***** SUPPLIED MATERIAL *****

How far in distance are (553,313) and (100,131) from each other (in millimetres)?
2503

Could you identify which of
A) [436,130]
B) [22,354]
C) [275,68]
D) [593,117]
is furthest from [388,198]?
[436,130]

*****

> WORK REQUIRED
Return every entry above verbatim, keeping each line unchanged.

> EXPECTED OUTPUT
How far in distance are (553,313) and (100,131) from each other (in millimetres)?
2503

Could you identify which of
A) [436,130]
B) [22,354]
C) [275,68]
D) [593,117]
is furthest from [388,198]?
[436,130]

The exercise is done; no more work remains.